Presentations by patients with advanced illness to the Emergency Department (ED) towards the end-of-life can be distressing for both patients and caregivers. With an understanding of why patients present, interventions to avoid these presentations close to the end-of-life may be possible.


To identify patients under the specialist palliative care service (SPCS) who attended the ED over 6 months and to determine if these presentations were potentially avoidable. Presentations were deemed avoidable if the problem could have been dealt with in another manner, i.e. by the home care team or by the family physician, or in another setting, such as by admission to the hospice.

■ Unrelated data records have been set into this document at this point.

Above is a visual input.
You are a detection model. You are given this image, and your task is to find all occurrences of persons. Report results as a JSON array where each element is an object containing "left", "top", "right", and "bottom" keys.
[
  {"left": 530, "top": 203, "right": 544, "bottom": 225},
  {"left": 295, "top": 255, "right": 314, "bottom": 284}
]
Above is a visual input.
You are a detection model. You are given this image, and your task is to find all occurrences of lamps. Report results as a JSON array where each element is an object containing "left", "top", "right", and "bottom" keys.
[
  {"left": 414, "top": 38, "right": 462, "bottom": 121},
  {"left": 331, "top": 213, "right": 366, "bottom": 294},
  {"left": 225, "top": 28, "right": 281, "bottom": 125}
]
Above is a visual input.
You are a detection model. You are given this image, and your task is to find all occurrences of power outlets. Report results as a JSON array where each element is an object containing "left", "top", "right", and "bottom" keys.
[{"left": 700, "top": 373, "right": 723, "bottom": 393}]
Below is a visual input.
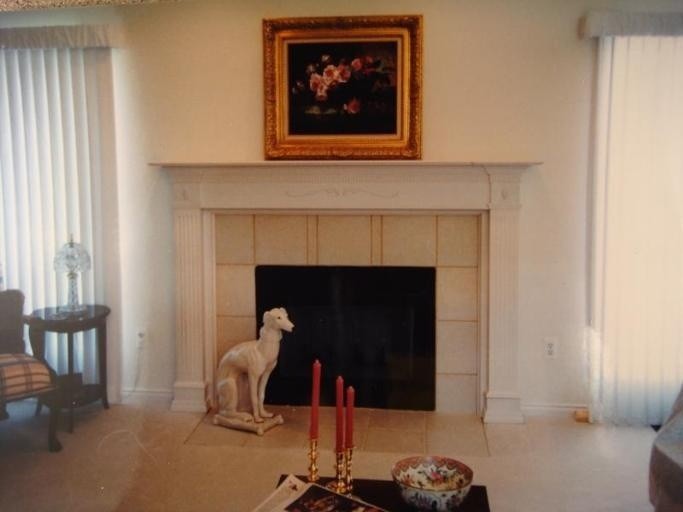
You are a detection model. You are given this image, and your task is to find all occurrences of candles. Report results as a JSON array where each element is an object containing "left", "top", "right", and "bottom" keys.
[
  {"left": 344, "top": 386, "right": 353, "bottom": 446},
  {"left": 336, "top": 376, "right": 343, "bottom": 448},
  {"left": 309, "top": 360, "right": 319, "bottom": 436}
]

Thirty-five ED presentations by 30 patients were included. Eighteen (60%) male, mean age 68.7 (47-89). Twenty-two (63%) ED presentations were outside working hours. The main reasons for attending were: dyspnea (9, 26%), nausea/vomiting/constipation (6, 17%) and uncontrolled pain (5, 14.5%). Thirty-three (94%) of the 35 presentations resulted in hospitalization. The average length of time spent in the ED was 9.2 hours (3-24). Referral to the hospital SPCS was made in 20 (60%) cases. Fifteen (50%) patients died within one month of presentation. Eighteen (51.5%) ED presentations were deemed potentially avoidable.


Many ED presentations by palliative care patients may be avoidable. Appropriate sharing of information to on-call doctors, creating confidence in carers and providing extra practical supports is necessary. A comprehensive, coordinated specialist palliative care approach across community and acute services may help ensure patients are not sent to the ED inappropriately.